Exercise: Convert everything from the line containing "What is the distance from" down to the last line into a Markdown table with two columns, Row and Line, numbering each row and skipping blank lines.

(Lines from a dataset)
+===+

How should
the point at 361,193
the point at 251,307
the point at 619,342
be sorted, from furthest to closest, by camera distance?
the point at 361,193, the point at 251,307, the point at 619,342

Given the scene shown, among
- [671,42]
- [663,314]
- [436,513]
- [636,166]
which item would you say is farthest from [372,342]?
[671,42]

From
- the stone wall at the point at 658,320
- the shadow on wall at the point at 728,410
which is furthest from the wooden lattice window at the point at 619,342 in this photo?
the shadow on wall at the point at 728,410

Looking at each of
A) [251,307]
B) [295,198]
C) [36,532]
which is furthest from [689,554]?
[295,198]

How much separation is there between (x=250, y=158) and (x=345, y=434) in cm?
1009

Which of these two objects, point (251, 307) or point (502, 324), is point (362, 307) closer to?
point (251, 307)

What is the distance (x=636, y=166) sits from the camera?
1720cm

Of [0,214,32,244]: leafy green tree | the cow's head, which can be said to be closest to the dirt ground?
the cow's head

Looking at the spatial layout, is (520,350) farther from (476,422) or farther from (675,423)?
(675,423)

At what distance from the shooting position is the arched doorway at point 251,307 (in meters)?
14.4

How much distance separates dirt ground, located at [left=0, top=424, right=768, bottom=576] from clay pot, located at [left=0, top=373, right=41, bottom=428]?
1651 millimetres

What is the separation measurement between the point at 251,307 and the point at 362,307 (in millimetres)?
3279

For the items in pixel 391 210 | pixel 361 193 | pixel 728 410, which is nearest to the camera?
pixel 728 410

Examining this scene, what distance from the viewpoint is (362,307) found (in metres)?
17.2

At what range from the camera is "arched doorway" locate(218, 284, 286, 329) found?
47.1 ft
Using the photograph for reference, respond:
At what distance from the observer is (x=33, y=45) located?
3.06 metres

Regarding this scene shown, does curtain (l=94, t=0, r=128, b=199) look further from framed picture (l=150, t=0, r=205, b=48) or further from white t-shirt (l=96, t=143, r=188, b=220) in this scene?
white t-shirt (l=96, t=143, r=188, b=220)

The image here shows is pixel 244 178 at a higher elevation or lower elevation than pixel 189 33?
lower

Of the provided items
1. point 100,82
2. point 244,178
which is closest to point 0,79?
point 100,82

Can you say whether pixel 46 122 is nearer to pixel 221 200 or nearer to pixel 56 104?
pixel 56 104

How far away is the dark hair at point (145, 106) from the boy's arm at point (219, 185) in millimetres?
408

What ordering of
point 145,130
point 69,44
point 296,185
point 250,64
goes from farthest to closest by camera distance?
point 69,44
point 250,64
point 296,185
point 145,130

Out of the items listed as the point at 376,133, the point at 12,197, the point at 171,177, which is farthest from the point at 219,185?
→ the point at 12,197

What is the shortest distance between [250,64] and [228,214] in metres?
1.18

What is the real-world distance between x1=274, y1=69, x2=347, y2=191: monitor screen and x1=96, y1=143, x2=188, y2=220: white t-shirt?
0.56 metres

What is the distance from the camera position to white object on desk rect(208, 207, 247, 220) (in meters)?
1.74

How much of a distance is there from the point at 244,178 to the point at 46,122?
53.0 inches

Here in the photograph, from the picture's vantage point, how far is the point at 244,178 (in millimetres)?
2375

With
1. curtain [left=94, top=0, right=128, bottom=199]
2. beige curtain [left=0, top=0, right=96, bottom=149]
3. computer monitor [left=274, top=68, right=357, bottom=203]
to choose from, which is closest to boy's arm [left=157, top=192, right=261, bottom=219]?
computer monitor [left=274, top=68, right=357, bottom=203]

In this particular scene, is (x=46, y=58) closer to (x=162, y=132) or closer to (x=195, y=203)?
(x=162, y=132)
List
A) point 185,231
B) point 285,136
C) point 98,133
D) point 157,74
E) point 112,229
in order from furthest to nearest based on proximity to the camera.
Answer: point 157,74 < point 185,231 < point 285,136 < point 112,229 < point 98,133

+===+

Result for this exercise:
| Row | Line |
|---|---|
| 1 | What is the distance from the camera position to white object on desk rect(208, 207, 247, 220) (in meters)? |
| 2 | 1.74 |
| 3 | How much of a distance is there from the point at 244,178 to the point at 46,122? |
| 4 | 53.0 inches |
| 5 | Here in the photograph, from the picture's vantage point, how far is the point at 244,178 (in millimetres)? |
| 6 | 2375 |
| 7 | With |
| 8 | 1. curtain [left=94, top=0, right=128, bottom=199] |
| 9 | 2. beige curtain [left=0, top=0, right=96, bottom=149] |
| 10 | 3. computer monitor [left=274, top=68, right=357, bottom=203] |
| 11 | to choose from, which is closest to boy's arm [left=157, top=192, right=261, bottom=219]? |
| 12 | computer monitor [left=274, top=68, right=357, bottom=203] |
| 13 | In this particular scene, is (x=46, y=58) closer to (x=162, y=132) or closer to (x=195, y=203)? |
| 14 | (x=162, y=132) |
| 15 | List |
| 16 | A) point 185,231 |
| 17 | B) point 285,136 |
| 18 | C) point 98,133 |
| 19 | D) point 157,74 |
| 20 | E) point 112,229 |
| 21 | in order from furthest to nearest based on proximity to the camera. |
| 22 | Answer: point 157,74 < point 185,231 < point 285,136 < point 112,229 < point 98,133 |